Finally, certain patients may be taking systemic medication to manage their disease, such as anti-psychotic, anti-epileptic, and dopamine-modifying agents. These medications can have a variety of drug-specific side effects.
Consultations
A multidisciplinary approach is recommended for patients with LP. Counseling may involve a dermatologist, otolaryngologist, neurologist, psychiatrist, dentist, and geneticist depending on manifestations of the disease. Like other autosomal recessive conditions, carrier testing and reproductive counseling should be offered to patients and their family members.

** WORK INSTRUCTIONS **
Please answer these questions from the LP text:
1. Which three kinds of systemic medication does it name?
2. What kind of approach does it recommend for patients with LP?
3. What should be offered to patients and their family members?

** SOURCE DATA **
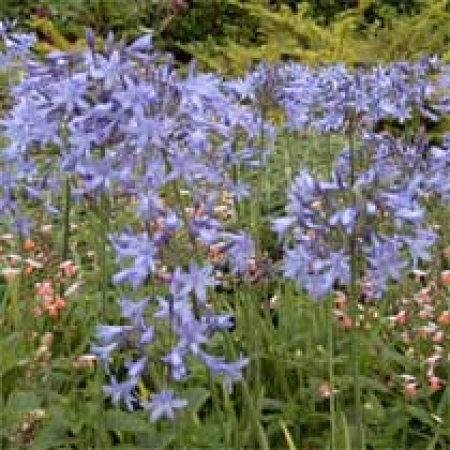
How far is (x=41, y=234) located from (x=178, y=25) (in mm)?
7077

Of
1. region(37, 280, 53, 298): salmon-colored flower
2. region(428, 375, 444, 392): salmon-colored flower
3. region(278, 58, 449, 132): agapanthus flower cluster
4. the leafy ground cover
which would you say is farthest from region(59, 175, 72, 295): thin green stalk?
region(428, 375, 444, 392): salmon-colored flower

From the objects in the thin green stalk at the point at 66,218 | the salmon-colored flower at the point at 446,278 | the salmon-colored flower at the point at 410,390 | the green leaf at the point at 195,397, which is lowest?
the salmon-colored flower at the point at 410,390

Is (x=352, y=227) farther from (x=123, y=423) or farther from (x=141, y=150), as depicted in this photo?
(x=123, y=423)

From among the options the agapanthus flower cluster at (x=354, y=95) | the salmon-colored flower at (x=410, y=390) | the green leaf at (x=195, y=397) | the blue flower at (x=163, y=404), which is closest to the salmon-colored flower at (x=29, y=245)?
the agapanthus flower cluster at (x=354, y=95)

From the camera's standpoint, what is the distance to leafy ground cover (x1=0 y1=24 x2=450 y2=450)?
2.29 metres

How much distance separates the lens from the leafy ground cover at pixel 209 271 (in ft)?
7.50

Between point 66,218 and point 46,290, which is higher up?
point 66,218

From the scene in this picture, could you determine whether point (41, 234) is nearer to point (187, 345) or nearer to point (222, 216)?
point (222, 216)

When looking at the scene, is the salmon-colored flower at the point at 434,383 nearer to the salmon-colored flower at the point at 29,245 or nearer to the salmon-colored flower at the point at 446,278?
the salmon-colored flower at the point at 446,278

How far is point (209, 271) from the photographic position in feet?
7.43

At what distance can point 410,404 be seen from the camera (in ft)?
10.3

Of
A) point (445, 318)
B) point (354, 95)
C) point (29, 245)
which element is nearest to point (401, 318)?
point (445, 318)

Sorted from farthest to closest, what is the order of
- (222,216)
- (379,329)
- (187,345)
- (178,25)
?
(178,25)
(222,216)
(379,329)
(187,345)

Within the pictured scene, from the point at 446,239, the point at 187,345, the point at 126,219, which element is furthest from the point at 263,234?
A: the point at 187,345
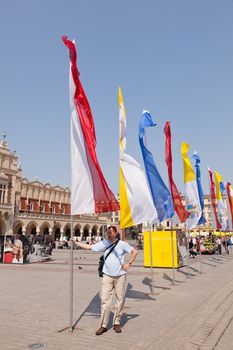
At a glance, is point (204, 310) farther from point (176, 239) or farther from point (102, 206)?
point (176, 239)

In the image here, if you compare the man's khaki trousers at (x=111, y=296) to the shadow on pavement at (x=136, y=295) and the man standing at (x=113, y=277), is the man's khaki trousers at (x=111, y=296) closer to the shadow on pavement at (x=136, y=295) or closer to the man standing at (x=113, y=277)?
the man standing at (x=113, y=277)

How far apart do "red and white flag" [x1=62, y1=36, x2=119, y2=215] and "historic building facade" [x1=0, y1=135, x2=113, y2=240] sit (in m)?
36.6

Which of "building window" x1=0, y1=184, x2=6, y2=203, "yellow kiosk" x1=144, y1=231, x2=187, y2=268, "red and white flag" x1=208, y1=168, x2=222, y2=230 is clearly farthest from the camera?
"building window" x1=0, y1=184, x2=6, y2=203

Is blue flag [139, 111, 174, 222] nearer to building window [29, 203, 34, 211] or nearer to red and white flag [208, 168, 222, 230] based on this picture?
red and white flag [208, 168, 222, 230]

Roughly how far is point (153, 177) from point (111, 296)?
16.8 feet

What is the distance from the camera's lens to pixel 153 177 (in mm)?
10297

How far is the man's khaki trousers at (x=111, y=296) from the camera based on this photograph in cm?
562

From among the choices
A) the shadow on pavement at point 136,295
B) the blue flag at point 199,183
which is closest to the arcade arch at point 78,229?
the blue flag at point 199,183

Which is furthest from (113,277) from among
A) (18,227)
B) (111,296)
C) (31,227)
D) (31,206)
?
(31,206)

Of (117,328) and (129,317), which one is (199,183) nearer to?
(129,317)

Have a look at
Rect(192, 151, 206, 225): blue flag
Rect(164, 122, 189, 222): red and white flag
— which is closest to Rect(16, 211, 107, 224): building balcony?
Rect(192, 151, 206, 225): blue flag

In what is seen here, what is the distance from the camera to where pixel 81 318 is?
671cm

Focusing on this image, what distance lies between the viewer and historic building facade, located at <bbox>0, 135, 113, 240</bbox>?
166 ft

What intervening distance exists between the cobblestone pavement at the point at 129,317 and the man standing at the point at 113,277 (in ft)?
0.88
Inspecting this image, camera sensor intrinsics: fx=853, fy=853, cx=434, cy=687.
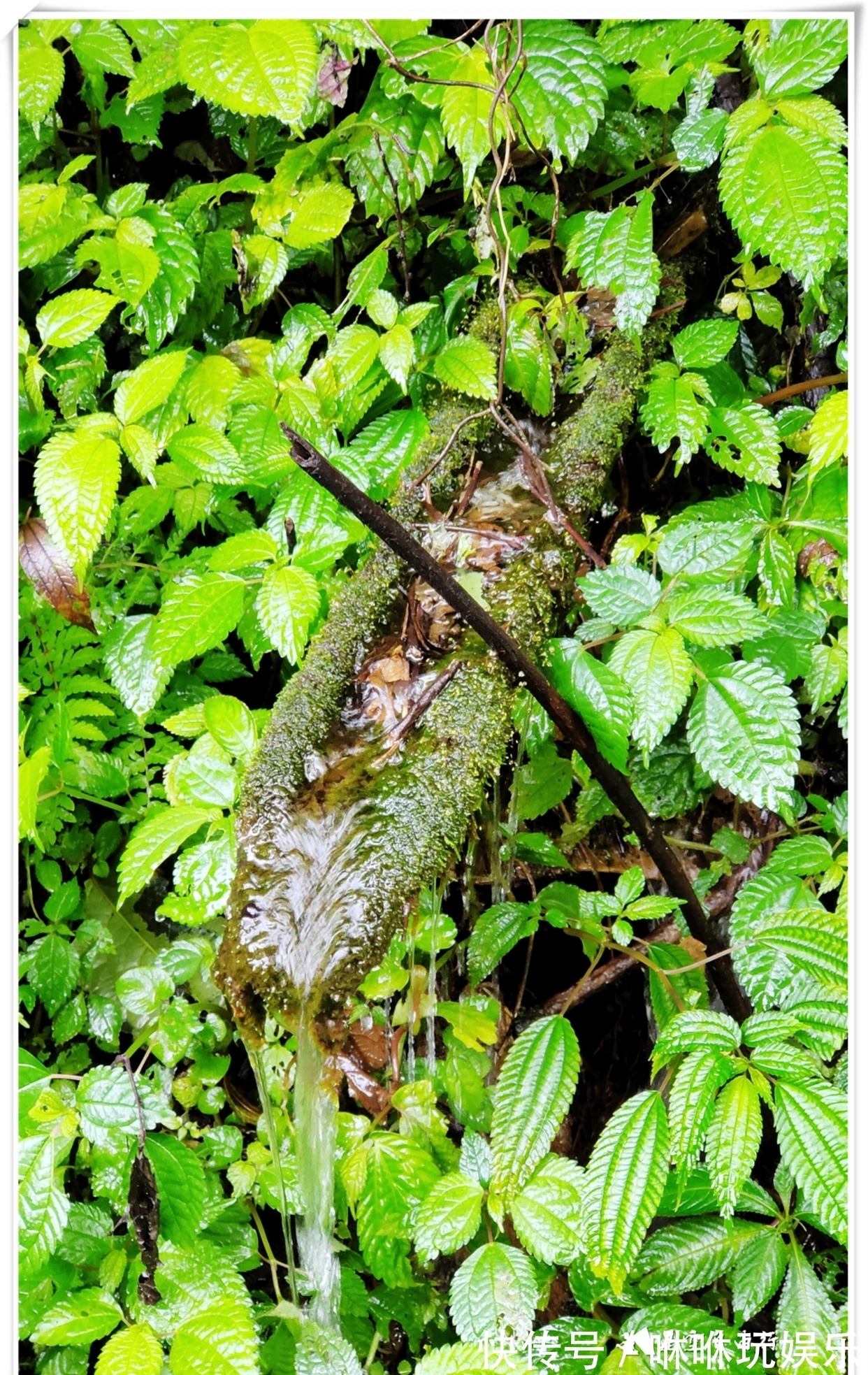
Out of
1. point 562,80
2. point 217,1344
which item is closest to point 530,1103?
point 217,1344

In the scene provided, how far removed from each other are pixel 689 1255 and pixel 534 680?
621 millimetres

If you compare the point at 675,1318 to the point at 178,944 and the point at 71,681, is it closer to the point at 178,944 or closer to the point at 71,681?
the point at 178,944

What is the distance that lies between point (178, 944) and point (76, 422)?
0.63 meters

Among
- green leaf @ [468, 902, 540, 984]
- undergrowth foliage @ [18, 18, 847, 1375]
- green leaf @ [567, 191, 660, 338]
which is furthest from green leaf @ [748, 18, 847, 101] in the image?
green leaf @ [468, 902, 540, 984]

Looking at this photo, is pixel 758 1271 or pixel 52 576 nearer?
pixel 758 1271

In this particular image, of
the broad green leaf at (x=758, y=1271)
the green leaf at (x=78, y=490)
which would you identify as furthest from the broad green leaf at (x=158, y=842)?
the broad green leaf at (x=758, y=1271)

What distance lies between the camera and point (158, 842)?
2.89 ft

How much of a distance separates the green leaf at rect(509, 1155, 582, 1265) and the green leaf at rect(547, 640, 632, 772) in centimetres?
40

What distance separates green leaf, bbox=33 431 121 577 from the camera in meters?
0.82

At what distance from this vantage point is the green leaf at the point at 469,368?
0.91 metres

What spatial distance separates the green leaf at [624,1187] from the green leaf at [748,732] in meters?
0.29

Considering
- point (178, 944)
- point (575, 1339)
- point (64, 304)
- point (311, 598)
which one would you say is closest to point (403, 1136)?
point (575, 1339)

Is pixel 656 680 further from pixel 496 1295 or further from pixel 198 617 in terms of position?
pixel 496 1295

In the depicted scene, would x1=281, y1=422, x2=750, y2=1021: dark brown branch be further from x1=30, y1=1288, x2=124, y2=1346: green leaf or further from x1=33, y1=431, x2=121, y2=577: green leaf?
x1=30, y1=1288, x2=124, y2=1346: green leaf
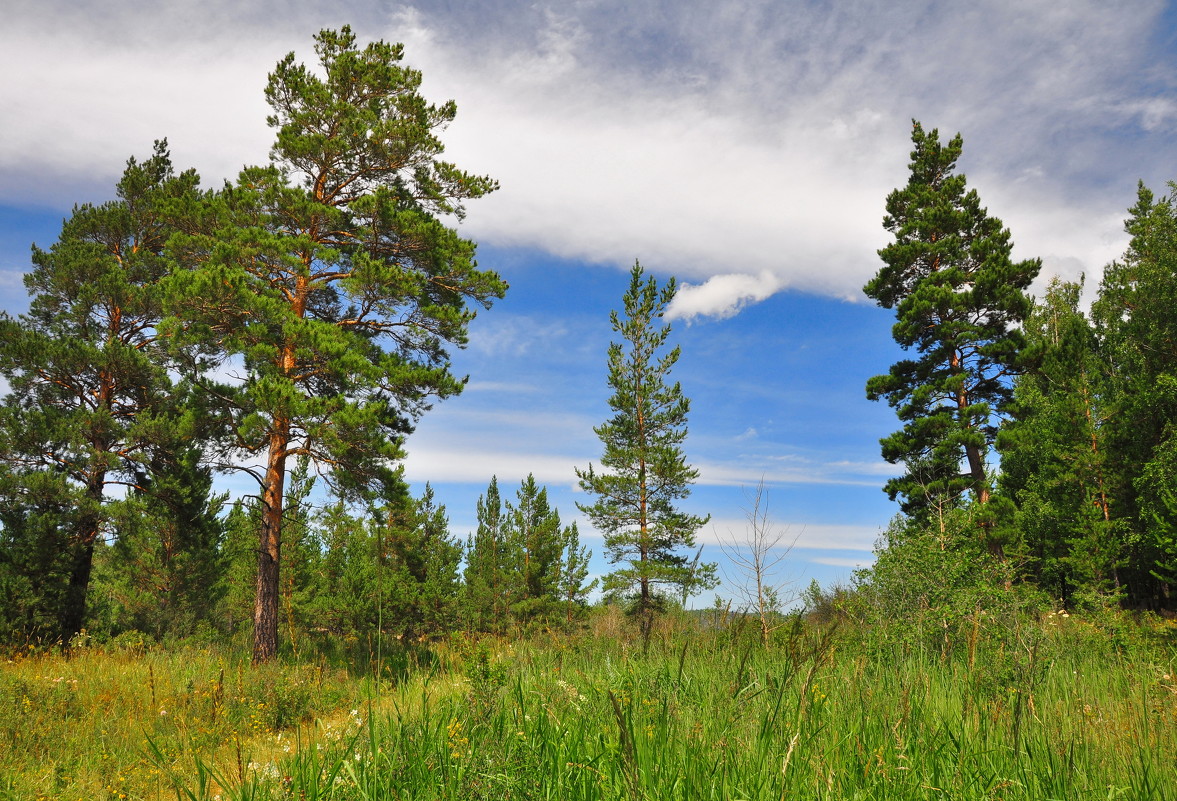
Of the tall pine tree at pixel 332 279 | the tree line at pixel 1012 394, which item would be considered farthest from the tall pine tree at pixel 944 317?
the tall pine tree at pixel 332 279

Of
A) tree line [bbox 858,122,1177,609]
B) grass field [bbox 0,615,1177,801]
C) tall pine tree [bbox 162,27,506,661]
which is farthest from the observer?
tree line [bbox 858,122,1177,609]

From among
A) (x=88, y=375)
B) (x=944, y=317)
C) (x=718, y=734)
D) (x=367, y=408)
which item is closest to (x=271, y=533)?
(x=367, y=408)

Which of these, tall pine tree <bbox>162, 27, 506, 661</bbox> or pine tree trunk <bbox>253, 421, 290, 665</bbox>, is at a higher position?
tall pine tree <bbox>162, 27, 506, 661</bbox>

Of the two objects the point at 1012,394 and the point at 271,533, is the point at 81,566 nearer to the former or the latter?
the point at 271,533

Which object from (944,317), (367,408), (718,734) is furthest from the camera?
(944,317)

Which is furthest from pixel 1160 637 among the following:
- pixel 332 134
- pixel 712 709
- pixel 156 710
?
pixel 332 134

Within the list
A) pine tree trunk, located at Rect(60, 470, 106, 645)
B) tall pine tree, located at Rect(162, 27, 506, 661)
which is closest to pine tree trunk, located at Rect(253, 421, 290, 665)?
tall pine tree, located at Rect(162, 27, 506, 661)

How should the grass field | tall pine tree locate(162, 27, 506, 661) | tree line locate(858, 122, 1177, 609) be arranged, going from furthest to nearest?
1. tree line locate(858, 122, 1177, 609)
2. tall pine tree locate(162, 27, 506, 661)
3. the grass field

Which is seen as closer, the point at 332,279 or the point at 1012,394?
the point at 332,279

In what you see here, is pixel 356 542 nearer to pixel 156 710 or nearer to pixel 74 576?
pixel 74 576

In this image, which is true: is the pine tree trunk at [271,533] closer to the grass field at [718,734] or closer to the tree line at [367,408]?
the tree line at [367,408]

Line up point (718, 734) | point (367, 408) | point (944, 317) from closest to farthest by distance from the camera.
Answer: point (718, 734)
point (367, 408)
point (944, 317)

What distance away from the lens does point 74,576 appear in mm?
15656

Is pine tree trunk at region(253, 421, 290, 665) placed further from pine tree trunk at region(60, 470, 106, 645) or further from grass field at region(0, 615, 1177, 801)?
grass field at region(0, 615, 1177, 801)
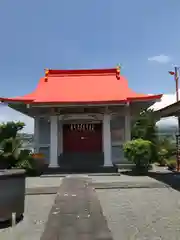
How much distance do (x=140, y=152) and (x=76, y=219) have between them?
28.0ft

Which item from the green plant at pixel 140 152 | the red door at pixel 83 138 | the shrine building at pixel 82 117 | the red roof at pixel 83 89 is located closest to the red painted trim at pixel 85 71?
the red roof at pixel 83 89

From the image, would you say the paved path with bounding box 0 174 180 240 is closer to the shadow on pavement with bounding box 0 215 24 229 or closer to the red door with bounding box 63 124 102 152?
the shadow on pavement with bounding box 0 215 24 229

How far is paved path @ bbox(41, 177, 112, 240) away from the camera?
4.65 metres

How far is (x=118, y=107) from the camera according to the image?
1661 cm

** REPLY **
1. Anti-psychotic, anti-epileptic, and dopamine-modifying agents.
2. A multidisciplinary approach.
3. Carrier testing and reproductive counseling.